Elspeth spent some time in Eastern Turkey recovering her strength and repairing her trusty R 60. When she'd left England as a tall, strong and healthy young woman she'd weighed over 65 kg (143 lbs) - by the time she got to Turkey, she weighed barely 41 (90). With her own personal battery metaphorically recharged, the journey back through Greece and across Europe to the UK was relatively simple, apart from the notoriously dangerous `Highway of Death' across Yugoslavia. "It was just a two-lane tarmac road with dirt on either side and you'd constantly have a truck overtaking another truck coming towards you, using all the road so you just had to get off onto the dirt. Sometimes they would be three abreast, using the dirt on both sides and then you'd just have to get right off into the ditch. The road was littered with crosses and flowers in commemoration of dead travellers."

By the time she got back to her native London Elspeth had been away for three years and added 48,000 miles to her R60's odometer, so it now read 88,000. She stripped and completely rebuilt the engine herself and still has the bike in running order today. Tragically, she threw out her unique, home-made aluminium panniers when she moved out of London (long before Touratech, Metal Mule and BMW themselves offered hard alloy luggage) but her own version was much more practical, if a little less pretty!

Elspeth still rides bikes and has owned a succession of BMWs. After a flirtation with an R 1100 GS a few years ago she returned to an `air-head' when she bought a 1998 R 80 GS Basic - the last of the breed - in 2001, which she still uses as her everyday bike. She found the R 1100 GS a bit too heavy for her liking, although she has since been tempted by the new and lighter R 1200 GS. Elspeth also has an immaculate 1973 R75/5 and a lightweight Yamaha Serow for serious trail riding.

Elspeth has been to both Europe and Morocco on her R 80 GS and in 2002 went around the world again as back-up driver for adventurer Nick Sanders when he took 23 riders around the globe in three months.
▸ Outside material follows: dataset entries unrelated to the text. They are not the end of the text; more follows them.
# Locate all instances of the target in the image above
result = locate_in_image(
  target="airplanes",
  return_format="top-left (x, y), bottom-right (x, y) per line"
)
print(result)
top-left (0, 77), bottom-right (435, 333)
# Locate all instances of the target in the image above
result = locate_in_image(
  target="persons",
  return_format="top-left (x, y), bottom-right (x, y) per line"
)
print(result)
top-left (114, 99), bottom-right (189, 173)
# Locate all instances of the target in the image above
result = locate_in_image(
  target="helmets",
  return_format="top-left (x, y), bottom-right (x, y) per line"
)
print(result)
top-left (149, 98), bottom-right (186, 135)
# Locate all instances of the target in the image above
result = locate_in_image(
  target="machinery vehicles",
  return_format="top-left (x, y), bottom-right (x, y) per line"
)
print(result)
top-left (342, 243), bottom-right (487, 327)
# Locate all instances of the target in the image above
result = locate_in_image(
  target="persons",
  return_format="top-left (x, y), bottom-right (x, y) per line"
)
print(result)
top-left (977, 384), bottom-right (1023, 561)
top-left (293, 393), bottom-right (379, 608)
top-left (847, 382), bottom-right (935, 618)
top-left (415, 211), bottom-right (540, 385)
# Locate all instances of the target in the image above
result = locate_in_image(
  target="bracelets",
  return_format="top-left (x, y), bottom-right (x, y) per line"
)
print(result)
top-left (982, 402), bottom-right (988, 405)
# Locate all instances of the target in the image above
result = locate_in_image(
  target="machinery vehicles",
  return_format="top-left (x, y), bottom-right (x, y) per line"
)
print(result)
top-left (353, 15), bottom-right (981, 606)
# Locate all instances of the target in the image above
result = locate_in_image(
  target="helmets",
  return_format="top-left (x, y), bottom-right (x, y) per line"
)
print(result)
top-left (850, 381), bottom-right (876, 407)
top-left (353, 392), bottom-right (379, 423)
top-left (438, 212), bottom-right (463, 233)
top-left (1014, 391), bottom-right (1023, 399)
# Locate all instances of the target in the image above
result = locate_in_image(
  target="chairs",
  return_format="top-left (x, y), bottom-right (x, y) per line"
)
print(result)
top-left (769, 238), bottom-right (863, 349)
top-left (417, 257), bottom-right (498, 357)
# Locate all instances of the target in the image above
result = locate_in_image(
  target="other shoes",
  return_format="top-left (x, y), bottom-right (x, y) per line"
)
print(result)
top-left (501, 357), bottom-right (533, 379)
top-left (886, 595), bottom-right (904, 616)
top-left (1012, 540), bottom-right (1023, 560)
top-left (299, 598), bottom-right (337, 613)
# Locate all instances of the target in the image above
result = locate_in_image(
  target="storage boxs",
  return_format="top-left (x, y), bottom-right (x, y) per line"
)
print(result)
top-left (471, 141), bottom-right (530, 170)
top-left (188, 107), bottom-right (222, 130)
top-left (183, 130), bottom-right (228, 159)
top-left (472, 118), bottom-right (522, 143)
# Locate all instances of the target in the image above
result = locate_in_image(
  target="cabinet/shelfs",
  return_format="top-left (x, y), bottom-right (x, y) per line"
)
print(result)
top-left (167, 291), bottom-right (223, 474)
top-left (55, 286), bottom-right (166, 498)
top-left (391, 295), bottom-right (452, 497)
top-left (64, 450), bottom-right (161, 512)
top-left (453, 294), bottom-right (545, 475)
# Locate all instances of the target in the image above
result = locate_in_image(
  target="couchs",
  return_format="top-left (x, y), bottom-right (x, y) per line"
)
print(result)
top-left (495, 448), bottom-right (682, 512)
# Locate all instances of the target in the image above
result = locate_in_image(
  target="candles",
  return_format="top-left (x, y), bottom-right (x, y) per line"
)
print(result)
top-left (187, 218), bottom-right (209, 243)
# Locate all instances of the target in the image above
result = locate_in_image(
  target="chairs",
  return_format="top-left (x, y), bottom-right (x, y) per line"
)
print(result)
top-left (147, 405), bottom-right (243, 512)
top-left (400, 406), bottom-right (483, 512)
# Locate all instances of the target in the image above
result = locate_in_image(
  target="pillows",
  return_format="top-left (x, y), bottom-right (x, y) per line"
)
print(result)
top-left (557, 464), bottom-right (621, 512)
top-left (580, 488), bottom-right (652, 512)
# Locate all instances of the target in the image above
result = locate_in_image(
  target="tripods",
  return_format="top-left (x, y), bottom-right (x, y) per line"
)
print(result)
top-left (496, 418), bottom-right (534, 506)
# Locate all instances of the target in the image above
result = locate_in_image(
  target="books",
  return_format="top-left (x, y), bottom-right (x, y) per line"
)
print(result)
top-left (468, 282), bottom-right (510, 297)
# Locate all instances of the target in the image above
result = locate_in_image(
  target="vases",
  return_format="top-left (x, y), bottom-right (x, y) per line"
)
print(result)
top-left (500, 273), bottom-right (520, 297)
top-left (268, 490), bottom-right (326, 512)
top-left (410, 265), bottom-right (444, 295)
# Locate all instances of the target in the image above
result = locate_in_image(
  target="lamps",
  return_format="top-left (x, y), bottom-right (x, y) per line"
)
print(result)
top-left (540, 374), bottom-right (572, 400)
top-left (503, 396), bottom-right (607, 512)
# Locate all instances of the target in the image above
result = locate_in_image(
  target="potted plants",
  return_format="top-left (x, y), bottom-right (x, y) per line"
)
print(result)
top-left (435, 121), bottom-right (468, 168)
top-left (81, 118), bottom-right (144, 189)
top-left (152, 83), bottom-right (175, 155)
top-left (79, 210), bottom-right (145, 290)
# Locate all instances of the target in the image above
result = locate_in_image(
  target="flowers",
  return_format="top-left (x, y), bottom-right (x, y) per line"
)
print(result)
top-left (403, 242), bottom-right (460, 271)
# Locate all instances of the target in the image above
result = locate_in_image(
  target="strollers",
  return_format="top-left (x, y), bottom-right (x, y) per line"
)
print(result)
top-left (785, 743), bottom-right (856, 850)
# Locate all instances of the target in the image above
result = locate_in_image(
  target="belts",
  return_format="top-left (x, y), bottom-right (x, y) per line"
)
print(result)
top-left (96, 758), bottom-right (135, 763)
Elspeth often found herself driving a truck for 18 hours and a 930 miles in a single day, and also had to ride a variety of bikes on different occasions when their owners fell off and hurt themselves.

When she returned from her round the world trip in the mid-80s, Elspeth Beard completed her architectural studies and spent seven years transforming a completely derelict Victorian water tower into a unique and beautiful home, while working full time in London and bringing up a son on her own. Initially working from the water tower, she gradually established her own architectural practice and now has many awards to her credit. Her work has been featured on various television programmes and in countless magazines. She has even had two Japanese TV documentaries devoted to her life and work. And no wonder; she's quite a woman.